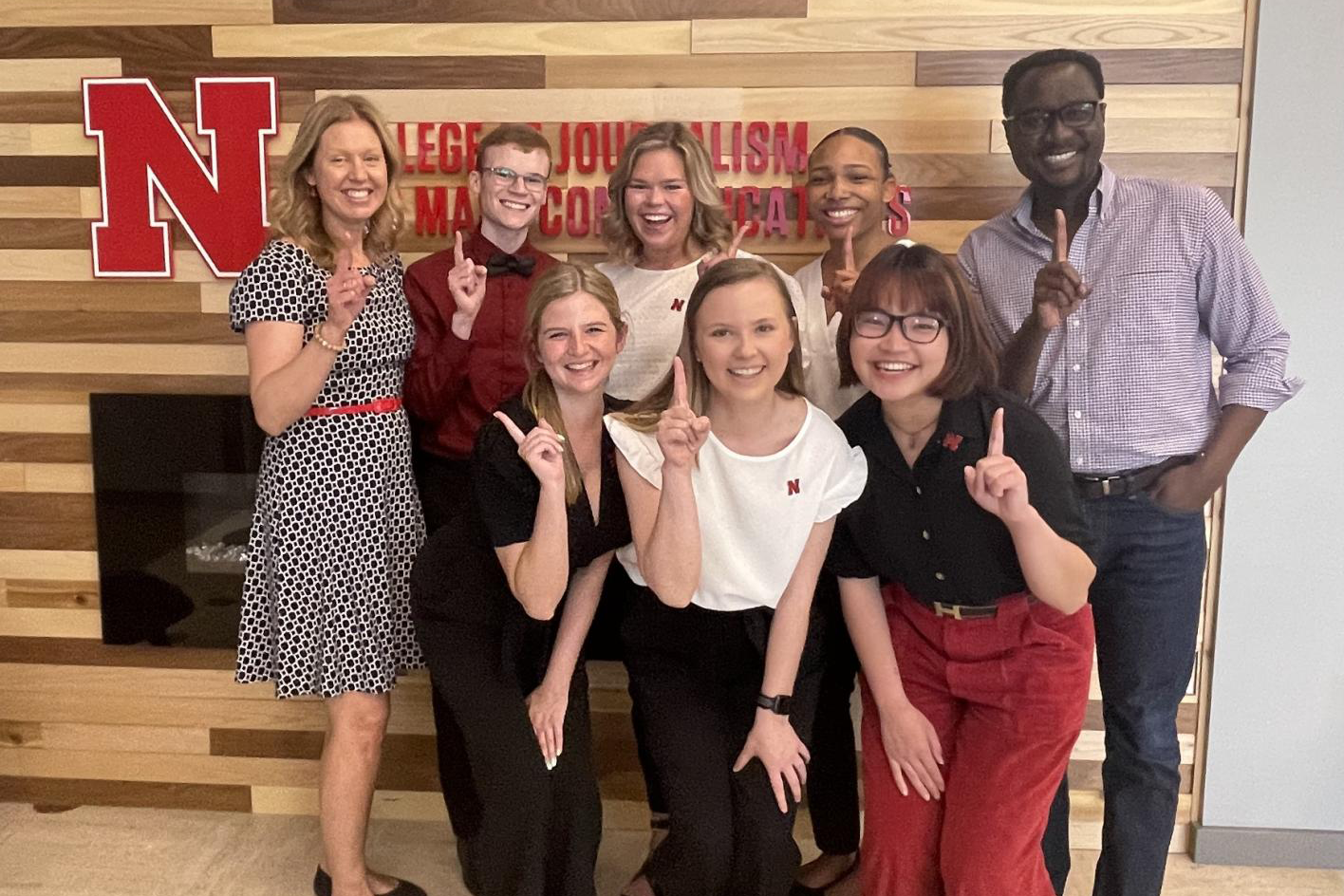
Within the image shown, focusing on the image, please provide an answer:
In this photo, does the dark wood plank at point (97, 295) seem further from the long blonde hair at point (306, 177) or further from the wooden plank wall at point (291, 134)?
the long blonde hair at point (306, 177)

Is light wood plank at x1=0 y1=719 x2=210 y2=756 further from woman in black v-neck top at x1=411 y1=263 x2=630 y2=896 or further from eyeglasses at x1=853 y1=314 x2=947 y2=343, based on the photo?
eyeglasses at x1=853 y1=314 x2=947 y2=343

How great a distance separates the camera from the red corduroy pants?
1882mm

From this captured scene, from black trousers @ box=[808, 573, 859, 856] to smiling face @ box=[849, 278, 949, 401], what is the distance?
43 centimetres

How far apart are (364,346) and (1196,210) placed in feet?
5.35

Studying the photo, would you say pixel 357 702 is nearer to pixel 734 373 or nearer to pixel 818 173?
pixel 734 373

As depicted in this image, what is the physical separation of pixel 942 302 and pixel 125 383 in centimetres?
203

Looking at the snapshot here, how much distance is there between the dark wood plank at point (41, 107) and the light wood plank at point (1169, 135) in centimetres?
220

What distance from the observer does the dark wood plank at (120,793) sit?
2961 mm

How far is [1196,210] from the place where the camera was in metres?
2.12

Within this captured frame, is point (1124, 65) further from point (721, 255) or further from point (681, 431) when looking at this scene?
point (681, 431)

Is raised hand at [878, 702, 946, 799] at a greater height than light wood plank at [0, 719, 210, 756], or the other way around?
raised hand at [878, 702, 946, 799]

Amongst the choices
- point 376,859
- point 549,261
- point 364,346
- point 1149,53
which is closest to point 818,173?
point 549,261

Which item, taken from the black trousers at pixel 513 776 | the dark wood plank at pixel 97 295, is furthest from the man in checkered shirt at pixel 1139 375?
the dark wood plank at pixel 97 295

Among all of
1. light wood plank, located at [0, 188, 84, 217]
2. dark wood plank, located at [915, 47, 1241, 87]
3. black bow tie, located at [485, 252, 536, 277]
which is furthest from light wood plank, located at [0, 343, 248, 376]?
dark wood plank, located at [915, 47, 1241, 87]
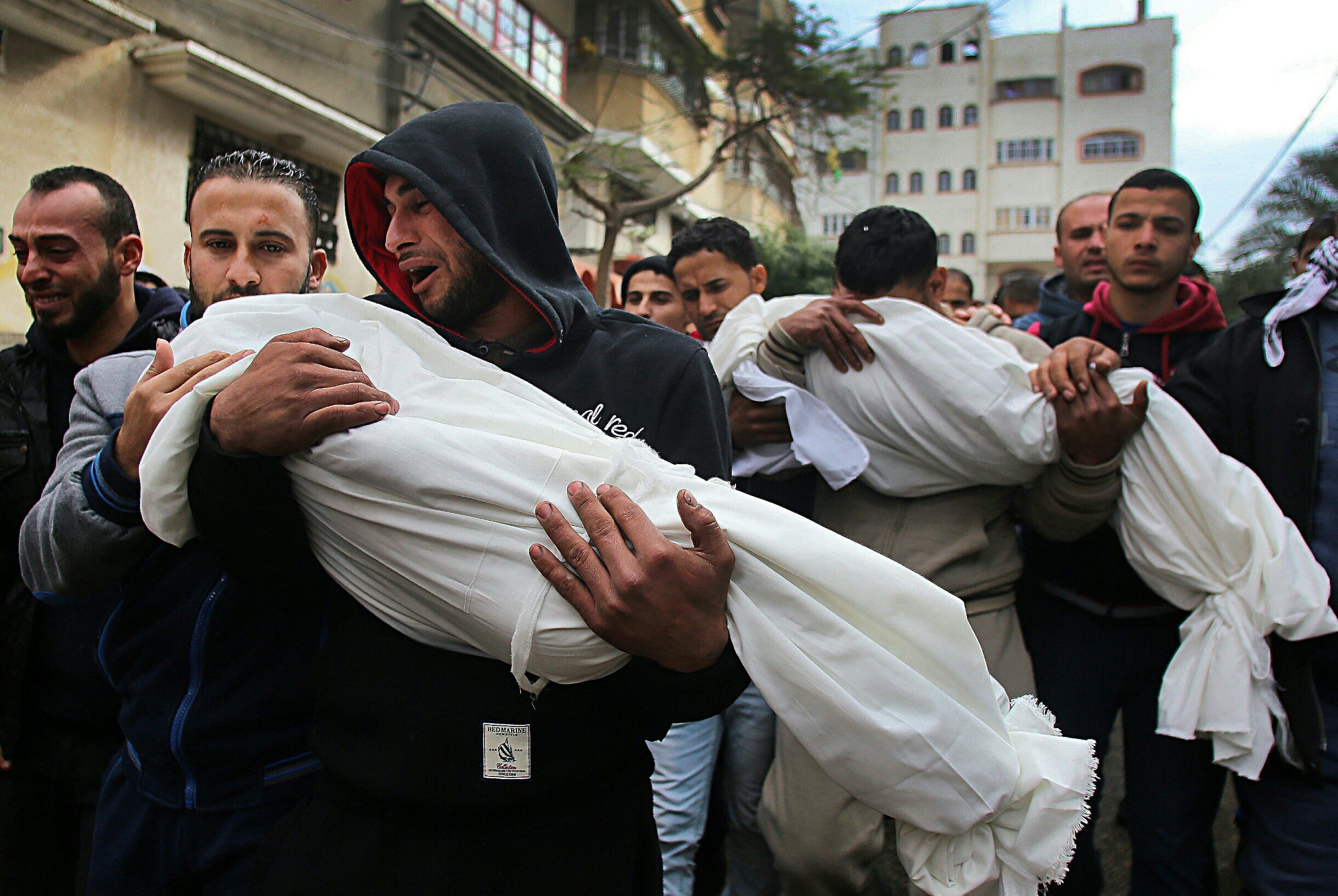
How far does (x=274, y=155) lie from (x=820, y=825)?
6.97 m

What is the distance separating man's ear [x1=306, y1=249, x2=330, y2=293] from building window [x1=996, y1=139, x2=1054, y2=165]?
38369 millimetres

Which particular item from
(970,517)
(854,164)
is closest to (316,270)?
(970,517)

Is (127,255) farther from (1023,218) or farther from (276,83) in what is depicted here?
(1023,218)

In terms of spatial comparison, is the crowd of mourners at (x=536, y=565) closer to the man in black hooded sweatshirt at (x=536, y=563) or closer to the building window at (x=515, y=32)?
the man in black hooded sweatshirt at (x=536, y=563)

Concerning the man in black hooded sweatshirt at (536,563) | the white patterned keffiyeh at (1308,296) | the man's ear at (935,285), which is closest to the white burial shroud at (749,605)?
the man in black hooded sweatshirt at (536,563)

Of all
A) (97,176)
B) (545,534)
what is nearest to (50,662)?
(97,176)

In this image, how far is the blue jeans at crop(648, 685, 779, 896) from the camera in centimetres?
267

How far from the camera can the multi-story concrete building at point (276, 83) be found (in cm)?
673

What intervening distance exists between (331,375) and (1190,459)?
6.77ft

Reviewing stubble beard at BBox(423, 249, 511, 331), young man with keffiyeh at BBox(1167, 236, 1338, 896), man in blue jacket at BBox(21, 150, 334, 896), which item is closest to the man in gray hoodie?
young man with keffiyeh at BBox(1167, 236, 1338, 896)

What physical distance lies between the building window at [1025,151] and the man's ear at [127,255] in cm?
3845

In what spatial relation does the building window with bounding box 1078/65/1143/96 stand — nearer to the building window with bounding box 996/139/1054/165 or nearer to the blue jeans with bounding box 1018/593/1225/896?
the building window with bounding box 996/139/1054/165

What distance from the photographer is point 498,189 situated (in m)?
1.61

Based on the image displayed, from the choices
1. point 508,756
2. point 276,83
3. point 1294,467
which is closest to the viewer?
point 508,756
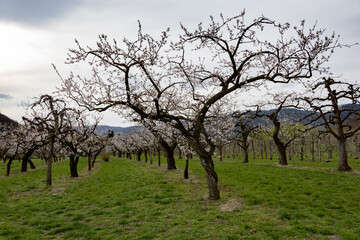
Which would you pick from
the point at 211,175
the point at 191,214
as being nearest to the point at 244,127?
the point at 211,175

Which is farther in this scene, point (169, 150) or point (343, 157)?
point (169, 150)

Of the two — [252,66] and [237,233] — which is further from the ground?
[252,66]

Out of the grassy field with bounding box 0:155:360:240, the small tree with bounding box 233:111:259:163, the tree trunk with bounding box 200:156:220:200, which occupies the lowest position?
the grassy field with bounding box 0:155:360:240

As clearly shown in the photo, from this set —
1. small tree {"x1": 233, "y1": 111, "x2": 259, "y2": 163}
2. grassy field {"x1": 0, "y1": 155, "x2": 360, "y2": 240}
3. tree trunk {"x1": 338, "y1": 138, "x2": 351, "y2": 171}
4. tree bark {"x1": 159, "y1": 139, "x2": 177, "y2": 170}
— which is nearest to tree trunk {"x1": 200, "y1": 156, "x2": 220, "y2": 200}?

- - - - - - -

Please retype all of the records above word for word, leaving out the pictures.

Within the image shown, focusing on the image, please provide an answer:
In this photo, does the dark wood plank at point (97, 295) seem further from the long blonde hair at point (306, 177) or further from the wooden plank wall at point (291, 134)?
the long blonde hair at point (306, 177)

Is light wood plank at x1=0 y1=719 x2=210 y2=756 further from woman in black v-neck top at x1=411 y1=263 x2=630 y2=896 or further from eyeglasses at x1=853 y1=314 x2=947 y2=343, based on the photo?
eyeglasses at x1=853 y1=314 x2=947 y2=343

How great a distance separates the camera from the red corduroy pants?
1882mm

From this captured scene, from black trousers @ box=[808, 573, 859, 856] to smiling face @ box=[849, 278, 949, 401], what is the distance?
43 centimetres

How far apart are (364,346) and (1196,210) placed in feet?
5.35

Studying the photo, would you say pixel 357 702 is nearer to pixel 734 373 or nearer to pixel 818 173?
pixel 734 373

As depicted in this image, what is the physical separation of pixel 942 302 and pixel 125 383 in centimetres?
203

Looking at the snapshot here, how much distance is there between the dark wood plank at point (41, 107) and the light wood plank at point (1169, 135) in centimetres?
220

What distance from the observer does the dark wood plank at (120,793) sit?
2961 mm

How far is [1196,210] from the place where the camera was in metres?
2.12

Within this captured frame, is point (1124, 65) further from point (721, 255) or further from point (681, 431) when looking at this scene?
point (681, 431)

Is raised hand at [878, 702, 946, 799] at a greater height than light wood plank at [0, 719, 210, 756], or the other way around?
raised hand at [878, 702, 946, 799]

Amongst the choices
- point 376,859
- point 549,261
- point 364,346
- point 1149,53
which is closest to point 818,173?
point 549,261

Which item, taken from the black trousers at pixel 513 776 | the dark wood plank at pixel 97 295, is furthest from the man in checkered shirt at pixel 1139 375?
the dark wood plank at pixel 97 295

Among all of
1. light wood plank, located at [0, 188, 84, 217]
2. dark wood plank, located at [915, 47, 1241, 87]
3. black bow tie, located at [485, 252, 536, 277]
which is furthest from light wood plank, located at [0, 343, 248, 376]?
dark wood plank, located at [915, 47, 1241, 87]
How far does (x=274, y=155) lie from (x=820, y=825)?
6.97 m

What is the distance separating man's ear [x1=306, y1=249, x2=330, y2=293] from building window [x1=996, y1=139, x2=1054, y2=165]?
38369 millimetres

Which particular item from
(970,517)
(854,164)
is closest to (316,270)?
(970,517)

Is (127,255) farther from (1023,218) or farther from (276,83) in what is depicted here?
(1023,218)

In terms of spatial comparison, is the crowd of mourners at (x=536, y=565) closer to the man in black hooded sweatshirt at (x=536, y=563) or closer to the building window at (x=515, y=32)?
the man in black hooded sweatshirt at (x=536, y=563)

Concerning the man in black hooded sweatshirt at (536,563) | the white patterned keffiyeh at (1308,296) | the man's ear at (935,285), which is closest to the white burial shroud at (749,605)?
the man in black hooded sweatshirt at (536,563)

Of all
A) (97,176)
B) (545,534)
what is nearest to (50,662)?
(97,176)

In this image, how far is the blue jeans at crop(648, 685, 779, 896) from the camera in centimetres?
267

How far from the camera can the multi-story concrete building at point (276, 83) be found (in cm)?
673

What intervening distance exists between (331,375) and (1190,459)?
6.77ft

Reviewing stubble beard at BBox(423, 249, 511, 331), young man with keffiyeh at BBox(1167, 236, 1338, 896), man in blue jacket at BBox(21, 150, 334, 896), which item is closest to the man in gray hoodie?
young man with keffiyeh at BBox(1167, 236, 1338, 896)

What physical distance lies between the building window at [1025,151] and the man's ear at [127,255] in cm?
3845

In what spatial relation does the building window with bounding box 1078/65/1143/96 stand — nearer to the building window with bounding box 996/139/1054/165 or nearer to the blue jeans with bounding box 1018/593/1225/896?
the building window with bounding box 996/139/1054/165

What distance from the photographer is point 498,189 situated (in m)?
1.61

Based on the image displayed, from the choices
1. point 508,756
2. point 276,83
3. point 1294,467
which is closest to the viewer?
point 508,756
Which would you pick from
the point at 211,175
the point at 191,214
as being nearest to the point at 244,127?
the point at 211,175

Which is farther in this scene, point (169, 150) or point (343, 157)?
point (169, 150)

Of the two — [252,66] and [237,233] — which is further from the ground?
[252,66]

Out of the grassy field with bounding box 0:155:360:240, the small tree with bounding box 233:111:259:163, the tree trunk with bounding box 200:156:220:200, which occupies the lowest position?
the grassy field with bounding box 0:155:360:240

As clearly shown in the photo, from this set —
1. small tree {"x1": 233, "y1": 111, "x2": 259, "y2": 163}
2. grassy field {"x1": 0, "y1": 155, "x2": 360, "y2": 240}
3. tree trunk {"x1": 338, "y1": 138, "x2": 351, "y2": 171}
4. tree bark {"x1": 159, "y1": 139, "x2": 177, "y2": 170}
— which is nearest to tree trunk {"x1": 200, "y1": 156, "x2": 220, "y2": 200}?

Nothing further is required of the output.